* EXERCISE REQUIREMENTS
Copy every entry verbatim and skip the pictures.

[Stored items]
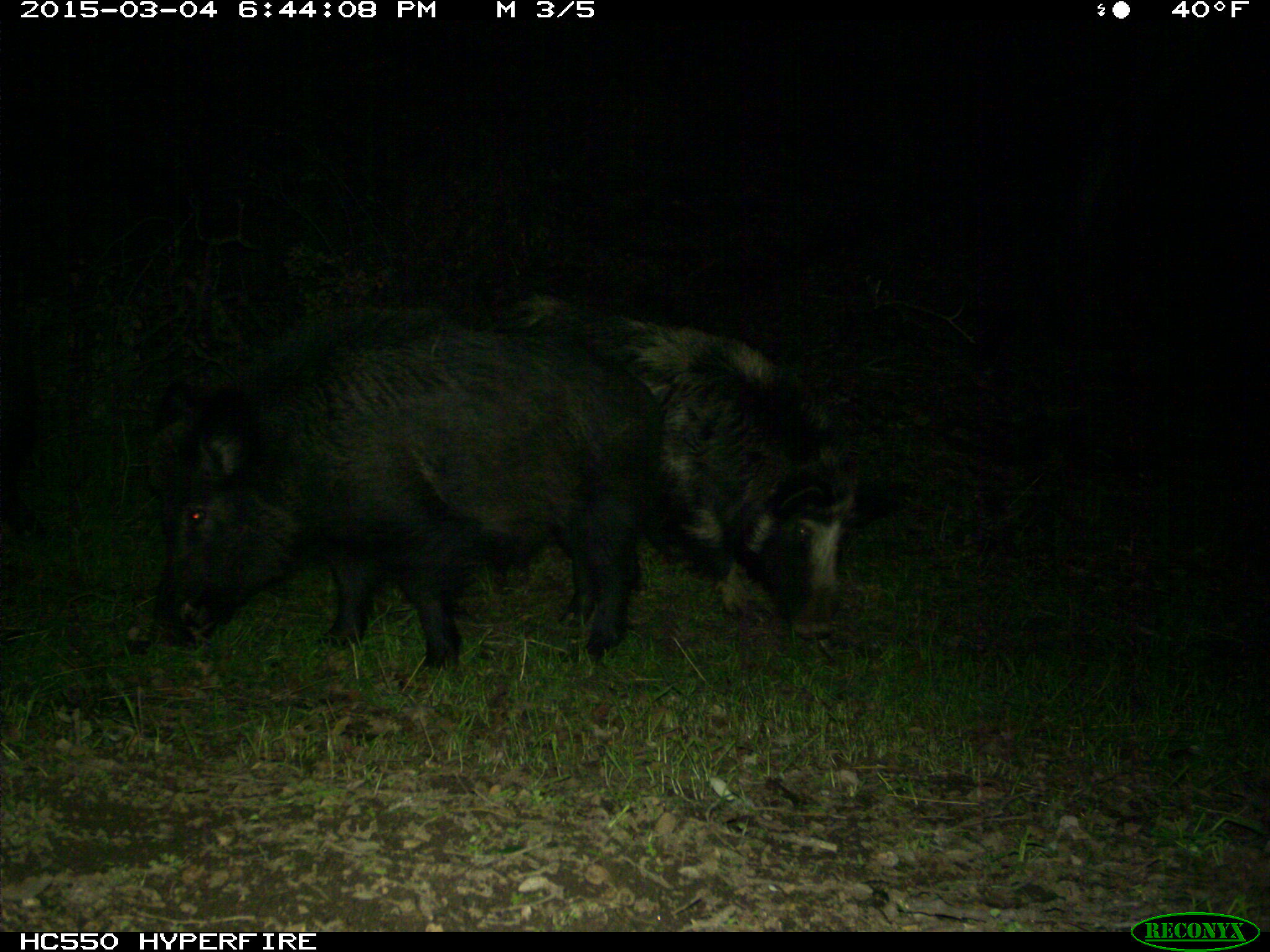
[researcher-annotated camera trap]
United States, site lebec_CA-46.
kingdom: Animalia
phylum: Chordata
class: Mammalia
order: Artiodactyla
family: Suidae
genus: Sus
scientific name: Sus scrofa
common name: wild boar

* WRITTEN ANSWER
[researcher-annotated camera trap]
United States, site lebec_CA-46.
kingdom: Animalia
phylum: Chordata
class: Mammalia
order: Artiodactyla
family: Suidae
genus: Sus
scientific name: Sus scrofa
common name: wild boar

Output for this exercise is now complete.